Yeah, weve been growing tomatoes on one of our eight fields for over ten years now and it realy requires a lott of time to plant and harvest them, but trust me, some boiled soft potatoes with a good bird or animal of pretty much any kind with some sause made from the bones from the animal is worth it, its basicly what we Norwegians have lived of for a long time, during the second world war when we were occupied and food was scarce because the germans took it all, everyone who had any land, a garden, even a small flower pott, would plant tomatoes, carrots and souch.. Its survival food at its best if you ask me!


----------



## DPayne (Jan 21, 2013)

We live where the soil is nothing but hard clay, we tried the garbage can method for potato growing, worked like a charm no major investment, good tip is to buy the potting soil in fall, great discounts


----------



## JPARIZ (Feb 25, 2013)

oswegoscott said:


> Potatoes (like tomatoes) contain poison in the stems and leaves - and even in the potato itself if left to turn green (the green is due to a high concentration of the glycoalkaloid poison). Potato poisoning is rare, but it does happen from time to time. Death normally comes after a period of weakness and confusion, followed by a coma. The majority of cases of death by potato in the last fifty years in the USA have been the result of eating green potatoes or drinking potato leaf tea.

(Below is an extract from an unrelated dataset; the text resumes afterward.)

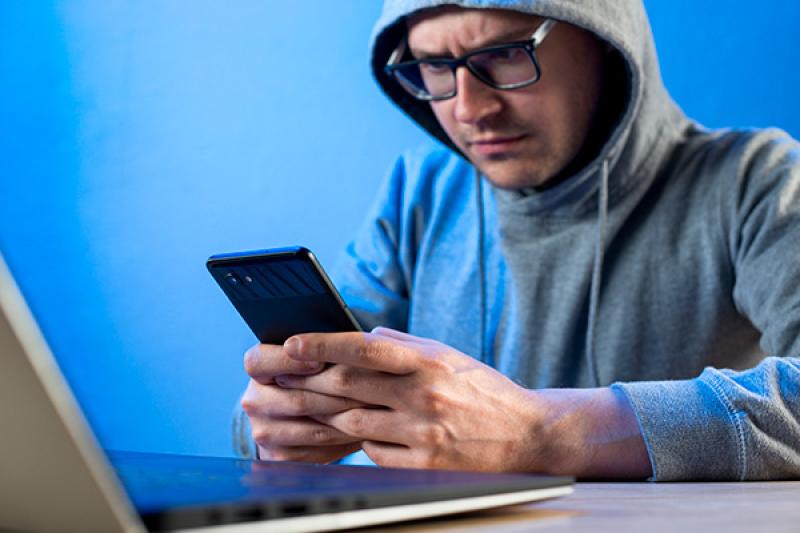 МТС предупредит о мошеннических звонках членам семьи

True but you forgot the part that follows weakness & confusion... you turn into a Democrat! Oh wait... you covered that with the coma part. Sorry - nothing to see here - everyone go home.


----------



## JPARIZ (Feb 25, 2013)

Honey is also good. It never goes bad either.


----------



## rickkyw1720pf (Nov 17, 2012)

JPARIZ said:


> True but you forgot the part that follows weakness & confusion... you turn into a Democrat! Oh wait... you covered that with the coma part. Sorry - nothing to see here - everyone go home.


----------



## JPARIZ (Feb 25, 2013)

drt4lfe said:


> An easy way is to use old tires......lay the tires out and plant the potato's in middle of tire with your dirt.....at harvest time just lift and roll tire over and potato's are easy to pick up....no digging....you can also build planters similiar to what you would for flowers except bigger...makes harvesting them a lot easier....


Now if there was only a way to make the tire taste good...


----------